Joint 118th Annual Cordilleran/72nd Annual Rocky Mountain Section Meeting - 2022

Paper No. 39-1
Presentation Time: 8:30 AM-6:00 PM


BRADLEY, Ben, Southern Methodist University, Earth Sciences, 3225 Daniel Ave, Heroy 207, Dallas, TX 75275, ECONOMOS, Rita, Roy M. Huffington Department of Earth Sciences, Southern Methodist University, Dallas, TX 75205 and GEVEDON, Michelle, Geology Department, Colorado College, 14 E. Cache le Poudre St., Colorado Springs, CO 80903

Late Cretaceous plutons of the Mojave Desert are uniquely situated for examining the current tectonic models related to the timing and style of transition from the Sevier to the Laramide orogeny.
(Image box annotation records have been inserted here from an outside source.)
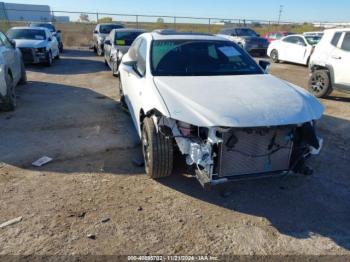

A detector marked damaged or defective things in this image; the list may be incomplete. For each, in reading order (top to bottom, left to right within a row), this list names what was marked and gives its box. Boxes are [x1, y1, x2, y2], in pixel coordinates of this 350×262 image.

crumpled hood [154, 74, 324, 127]
severe front damage [158, 116, 322, 188]
damaged bumper [159, 116, 322, 188]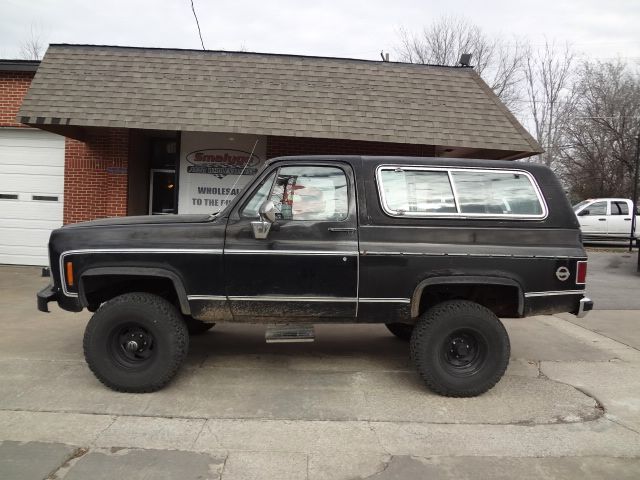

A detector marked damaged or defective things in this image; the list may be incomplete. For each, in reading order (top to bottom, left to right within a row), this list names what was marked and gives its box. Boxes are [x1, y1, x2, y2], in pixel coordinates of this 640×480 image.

cracked pavement [1, 249, 640, 478]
For example, the large and compositionally diverse Teutonia batholith presents a unique opportunity to study magmatism generated in the Mojave between ~82 to ~88 Ma. A better understanding of the timing, sources, and tectonic control on magmatism that occurred during this period will help constrain this event that shaped the geology present within the western US.
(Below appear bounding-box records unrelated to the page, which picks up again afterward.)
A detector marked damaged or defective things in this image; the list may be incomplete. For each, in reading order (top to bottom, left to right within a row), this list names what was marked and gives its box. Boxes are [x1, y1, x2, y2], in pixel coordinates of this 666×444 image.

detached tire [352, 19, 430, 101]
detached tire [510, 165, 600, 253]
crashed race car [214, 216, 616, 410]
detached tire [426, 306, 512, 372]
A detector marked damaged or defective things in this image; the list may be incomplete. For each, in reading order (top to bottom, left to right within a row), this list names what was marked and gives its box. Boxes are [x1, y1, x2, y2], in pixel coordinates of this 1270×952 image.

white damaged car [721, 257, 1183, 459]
The Rock Springs Monzogranite, described by Beckerman et al. (1982), is one of six plutons within the Teutonia batholith related to this event. Although some description and major element geochemistry has been conducted, the overall genetic history of the unit and how it fits into the Cretaceous magmatic history of the Mojave is poorly understood. Recent field observations show the Rock Springs magma interacted with the surrounding host rocks and plutons in a complex manner. Within the Mid Hills quadrangle, the Rock Springs monzogranite is intermingled with magmas of the Black Canyon gabbro and the Mid Hills monzogranite. In addition, the Mid Hills monzogranite has been shown to have three distinct units: theproposed Round Valley granite is distinguished by porphyritic k-feldspar phenocrysts and elongated planar mafic enclaves, and the proposed Wild Horse Canyon monzogranite contains diagnostic potassium felspar megacrystsup to 80mm in length. Magmatic fabrics measured throughout the region indicate regional strain fields and local magmatic properties.

Planned major and trace element geochemistry, as well as high precision geochronology, of the previously mentioned sub-units of the Mid Hills monzogranite, including the Rock Springs monzodiorite, will lead to a better understanding of the styles and sources of Teutonia batholith magmatism and help to constrain the timing of the shift from Sevier to Laramide orogenesis.